Confessions of a benefits manager: Candid conducts a risk assessment

There is some guy called standing by my desk with a clipboard. He is ticking boxes furiously. Erm, can I help you? I ask. He frowns and holds out a hand reluctantly. I’m Ben, senior health and safety consultant, he tells me. That’s a relief, for a minute I thought he was someone assigning heads for the next redundancy programme.

It turns out he has been engaged by the work environment team (aka facilities) to help us create a safe place to work. Good luck with that one, I think. How can we feel safe when the Higher Beings (the executive management team) are poised to terminate our employment contract at any moment? You may notice I am getting a bit paranoid about this; it is that time of year.

Ben comes back from lunch and steps into Big Bad Boss’s office. They close the door. I’m still worried Ben might be in disguise, and that he is culling jobs after all. When he reappears, he marches straight over to me. Gulp. I’m almost relieved to discover I’ve been nominated (dumped on) to fill in the health and safety risk assessment for this floor. Really? I mean I’ve got actual work to do.

Completing the risk assessment

Ben tells me this is part of an important quality accreditation exercise and all employees have to get involved. I look around. My colleague Lazy Susan hasn’t come back from lunch, and most of the HR team are on holiday. That makes me the only employee to get involved. All I have to do, the consultant says, is walk around the floor and fill in the risk assessment form. I am so shocked I don’t even argue.

The first section is all about desks. When was the last time we had a display screen equipment assessment? I have a distant memory of something, but certainly not in the last few years, and we’ve had new laptops since then. No then. I look at the rest of the questions. Is the screen free from glare? Only when I’m not glaring at it.  Is the chair stable and adjustable? Well, like me, it was once. Now it lists to one side and refuses to roll on its casters. I make copious notes on my own work area.

I can’t give that level of attention to everyone’s space, so I just walk around writing down where there is a desk drawer or cabinet open. Lazy Susan’s area, I note, is particularly unsafe. Further around the department floor, I report trailing wires and patches of torn carpet that people could trip over.

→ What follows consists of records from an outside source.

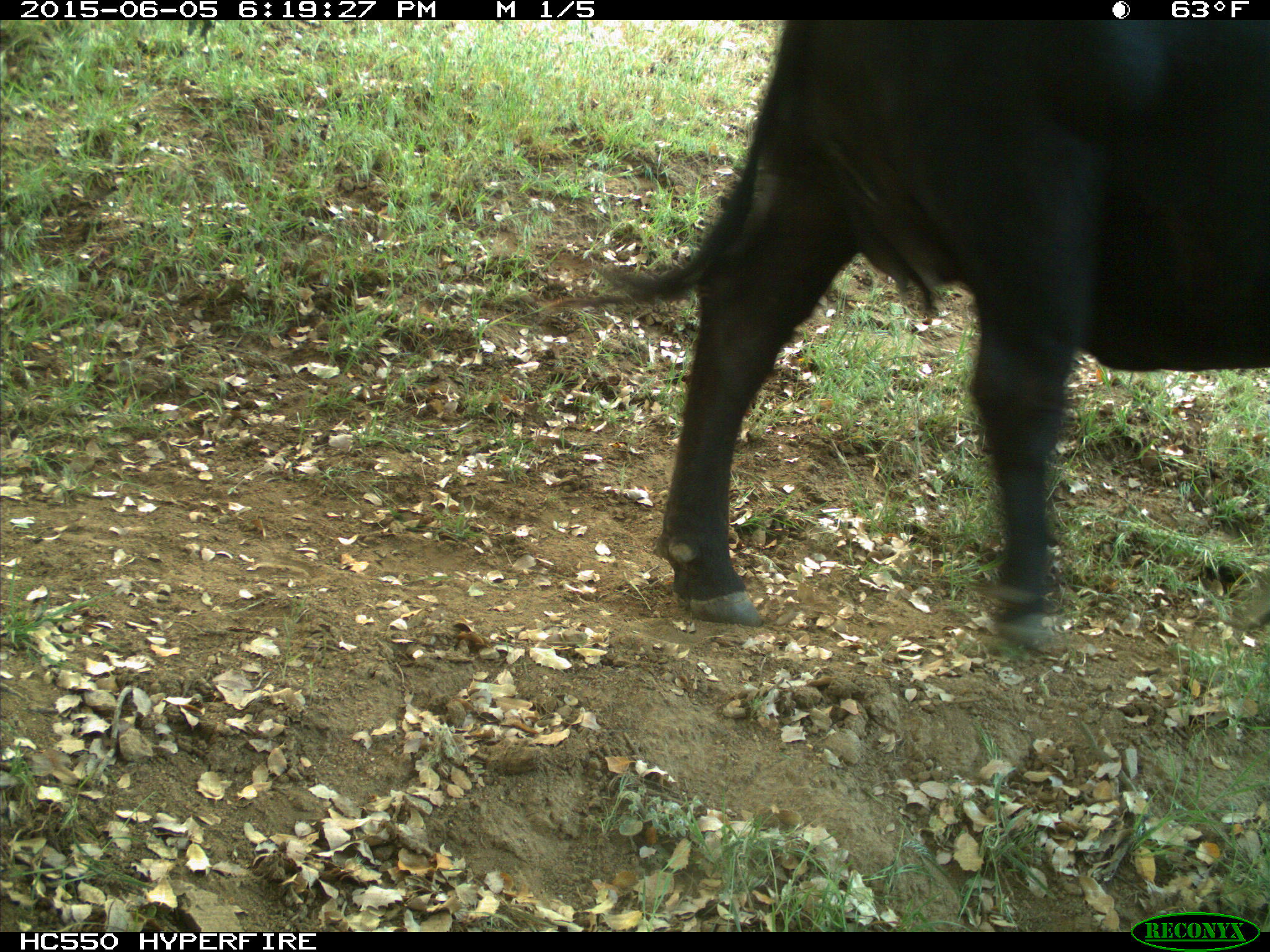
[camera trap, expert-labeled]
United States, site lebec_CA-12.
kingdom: Animalia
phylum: Chordata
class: Mammalia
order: Artiodactyla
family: Bovidae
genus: Bos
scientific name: Bos taurus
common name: domestic cow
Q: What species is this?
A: Bos taurus (domestic cow).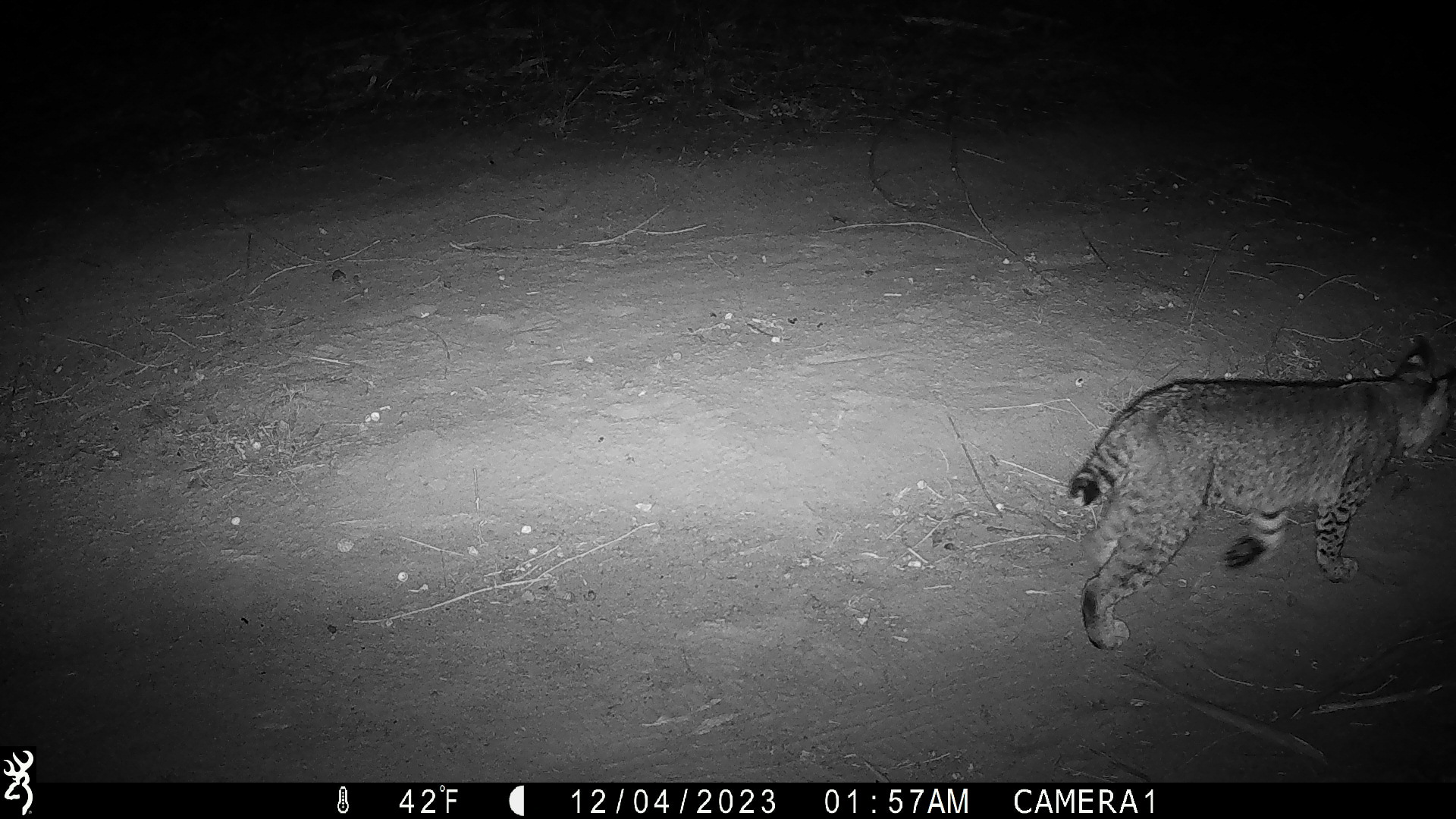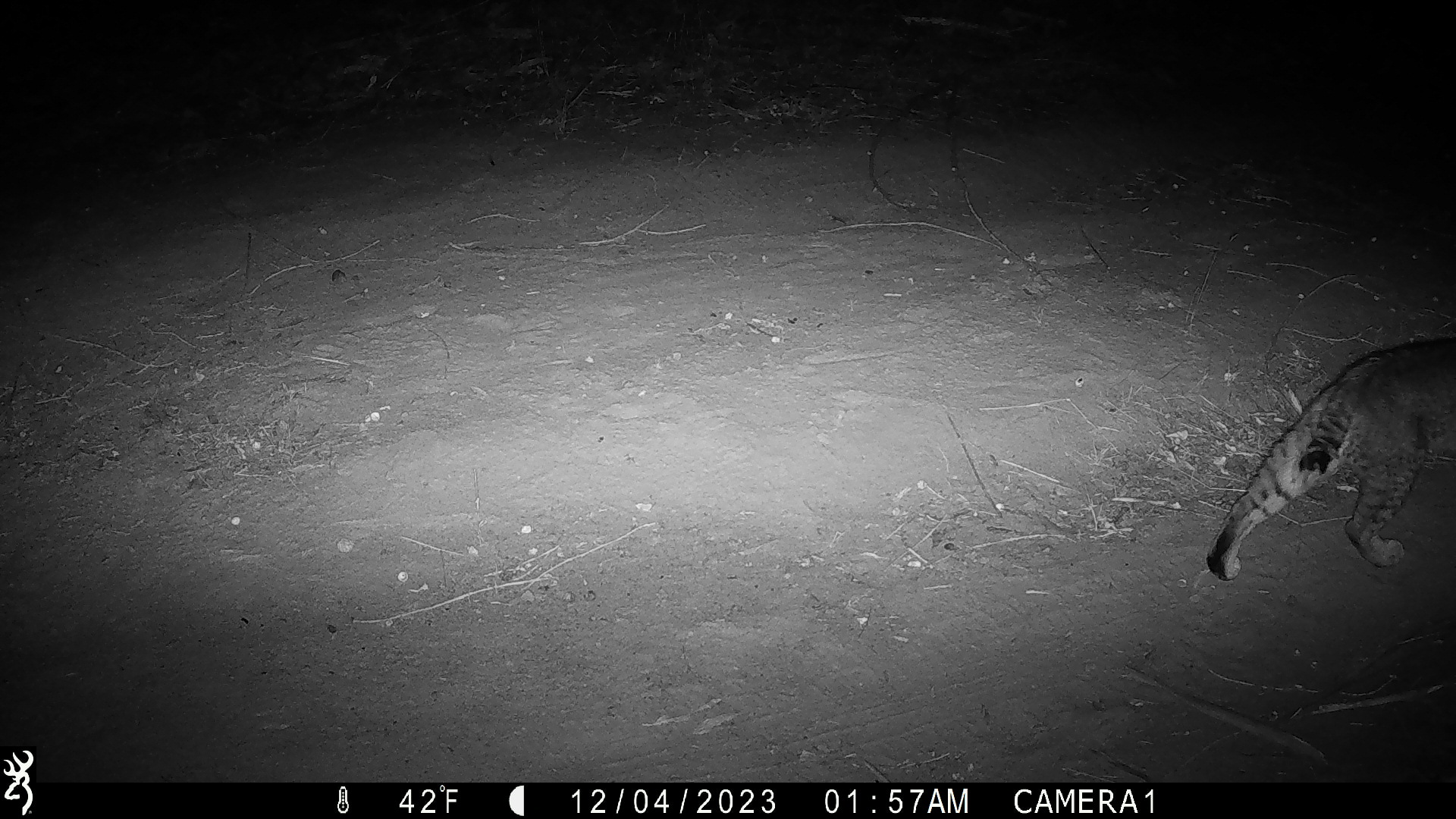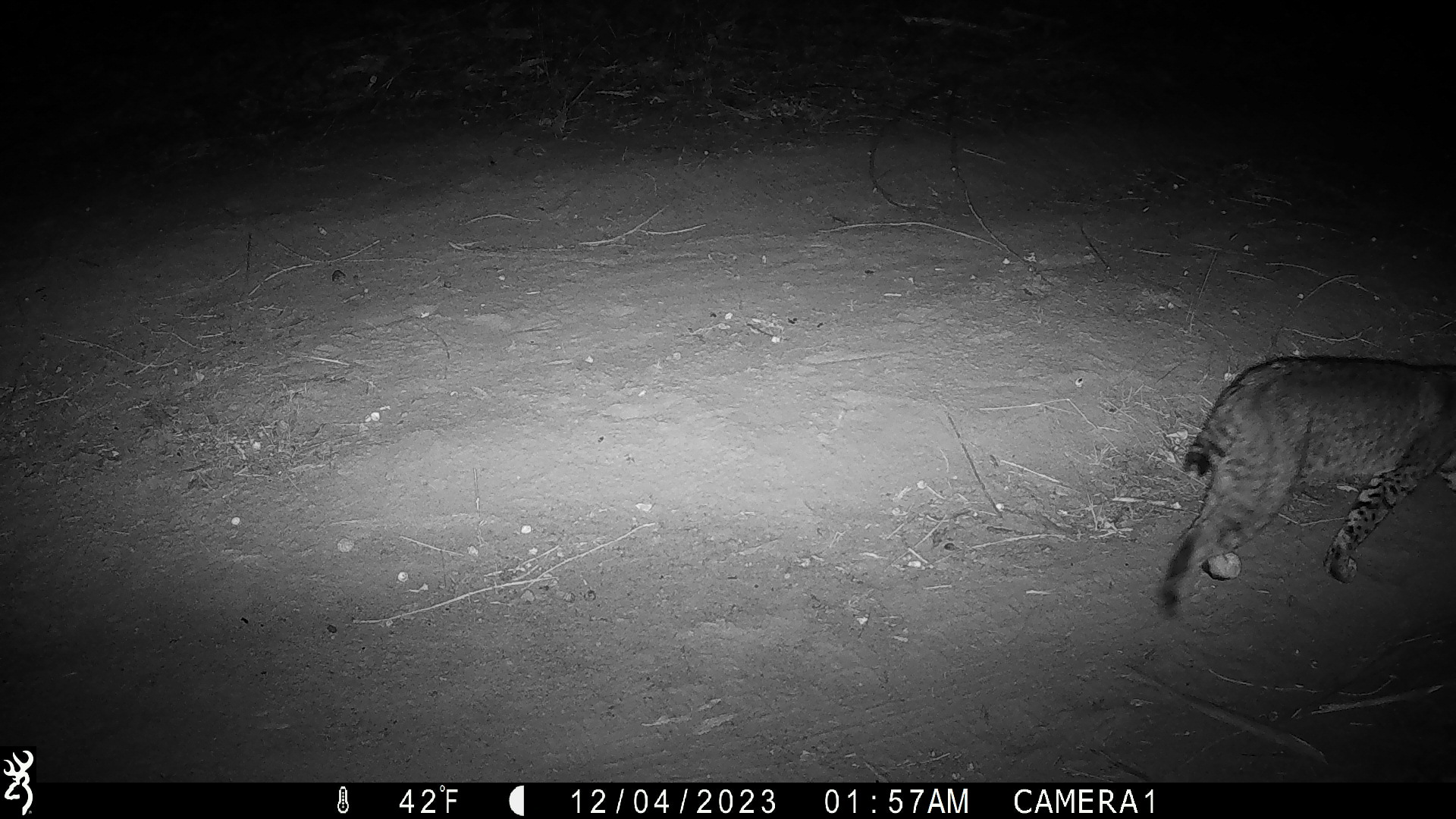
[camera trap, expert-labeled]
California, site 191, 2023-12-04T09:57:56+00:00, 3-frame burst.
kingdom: Animalia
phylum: Chordata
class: Mammalia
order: Carnivora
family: Felidae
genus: Lynx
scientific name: Lynx rufus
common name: bobcat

The organisational development team has piles of dangerously stacked files and papers. Why am I not surprised; a tidy desk is a tidy mind. I am having so much fun critiquing everyone’s space, that it is a good hour before I realise I’ve been asked to do the consultant’s job. Surely Ben should be the one walking round doing all this?

Fire procedures

The form moves on the fire procedures. Actually, as a company we are pretty hot on that, and we’ve even had special training drills for terrorist attacks just in case. However, I don’t actually know where the nearest fire extinguisher is, so that is worth finding out though I’m not sure I’d know how to work one if it came to it. And I’ve no idea who the first aider is or where the accident book is kept (if there is one). You can see the company has paid particular attention where the safety of the building is concerned, but not to the safety of its employees. No surprise.

Ridiculous as it seems, there is a whole two pages of risk assessment about the coffee machine. We’re not doing too well there I soon find; employees are subject to potential scalding every day. And we don’t even use plastic tops for cups to avoid spills. I rather hope they don’t introduce them, because it would just be more landfill waste.

Things start to get a bit surreal when the form asks about personal protective equipment. There is a whole section including questions on steel capped boots and ear defenders. It is tempting to request both when dealing with the Higher Beings. I’m sure Big Bad Boss in a rant can reach above 85 decibels. I rather like the section on thermal comfort too, because it suggests the company should provide protective clothing when employees are required to work in extreme temperatures. The air-con here is fierce, I can tell you, so make mine a cashmere.

Driving conditions

There is a section on hazardous driving conditions, and while this certainly applies to anyone crazy enough to commute here by car, I don’t think that’s what they mean as the form goes on to talk about forklift trucks, lifting equipment, and ‘shunters’, whatever those are. I tick ‘not applicable’ rather angrily. This is seriously wasting my time.

It is clear that Ben has not tailored the form for our business and has merely printed off a standard template. Shoddy work I’d say. Perhaps I should retrain as a health and safety consultant. You get paid for getting other people to do your work for you. Rather like my colleague Lazy Susan, who saunters back from a three-hour lunch just as I am finishing the assessment. Grr.

It isn’t long before we are all sent a link to an online display screen assessment. A couple of weeks later, I am thrilled to come in to find someone (Ben?) has replaced my chair with a whizzy adjustable one. Although I am still not convinced my job is safe, I can at least rest assured that I am all healthy and safe in my seat.